Easing Stress on Transported Calves

Stress is one of the factors that can increase the chances of cattle developing bovine respiratory disease (BRD), and transporting cattle can create a stressful situation. However, in this industry, transporting cattle is inevitable. Below are a number of ways that can help to reduce the stress that occurs during transit.


Prior to loading the cattle on the truck, it is important that they are hydrated and fed. As the process begins, it is essential to stay calm when approaching the animals. There should not be any blind spots or shadows that could potentially frighten them.

Facilities should be clean with appropriate equipment to control dust and noise. Producers should also practice proper handling procedures. The use of hot shots or buzzers will not help the loading process, but will, in fact, only create more stress for the animal. Minimizing stress during loading will help the animals remain calmer and more relaxed during the transportation process.


To start, it is important to transport cattle during the most appropriate time of the day. For example, if it is the middle of the summer, it would be a good idea to haul cattle during the evening or in the early morning hours when it is cooler. Next, make sure to minimize the amount of time the cattle are kept on the truck by unloading the cattle as soon as the final destination is reached. Cattle should then be immediately provided with food, water and adequate space for rest. During the transportation process, the normal daily pattern for cattle is disrupted, so the sooner they can get back into a routine, the better.

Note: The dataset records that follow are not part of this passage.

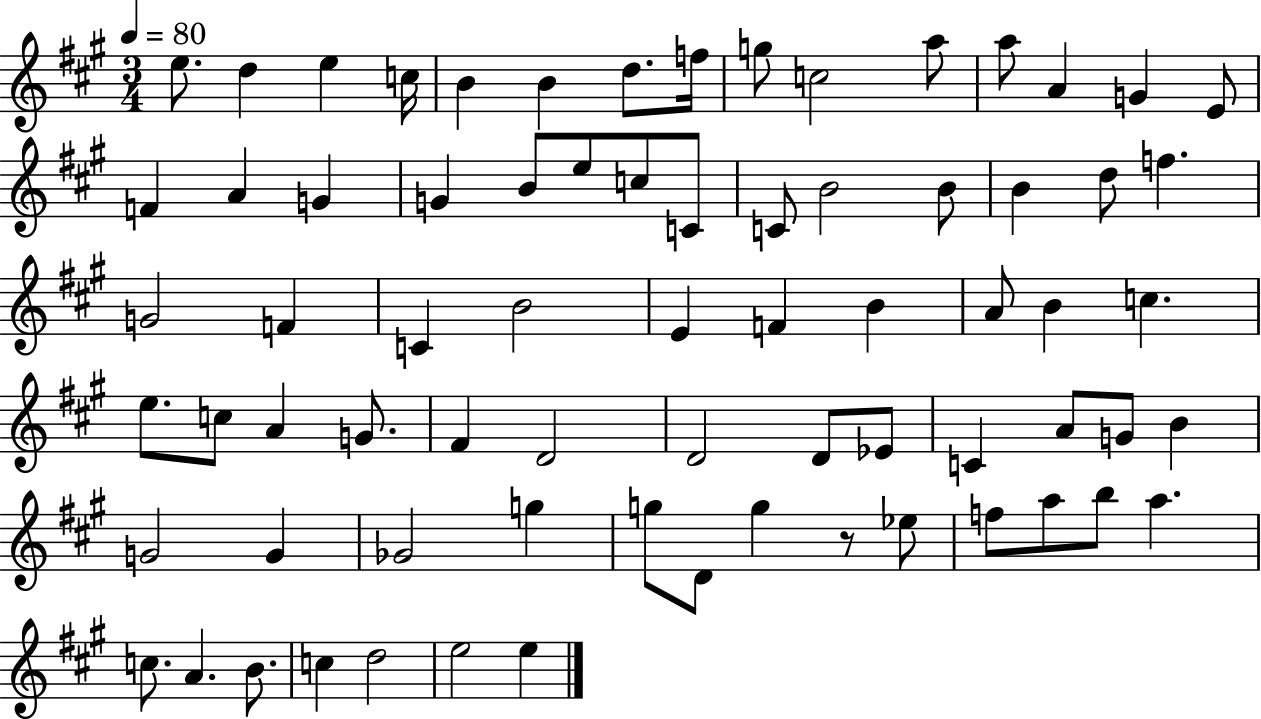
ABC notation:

X:1
T:Untitled
M:3/4
L:1/4
K:A
e/2 d e c/4 B B d/2 f/4 g/2 c2 a/2 a/2 A G E/2 F A G G B/2 e/2 c/2 C/2 C/2 B2 B/2 B d/2 f G2 F C B2 E F B A/2 B c e/2 c/2 A G/2 ^F D2 D2 D/2 _E/2 C A/2 G/2 B G2 G _G2 g g/2 D/2 g z/2 _e/2 f/2 a/2 b/2 a c/2 A B/2 c d2 e2 e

Another component to consider is the truck that is transporting the cattle and its driver. Truck drivers should be fully trained and practicing best handling procedures at all times. The trucks should be clean and have adequate ventilation for the animals. Exhaust stacks should be above the top of the trailer. This will keep the fumes and heat from blowing in on the animals. If the stacks are blowing into the truck, those fumes can get into the animal’s respiratory tract and make them more susceptible to disease, including BRD.

As stewards of the animals, we need to create the best environment possible for them at all times. Having a plan for loading, transporting and unloading will aid in bringing every animal into the next phase of its life cycle. It is our job to make sure that is done in the safest and most efficient manner.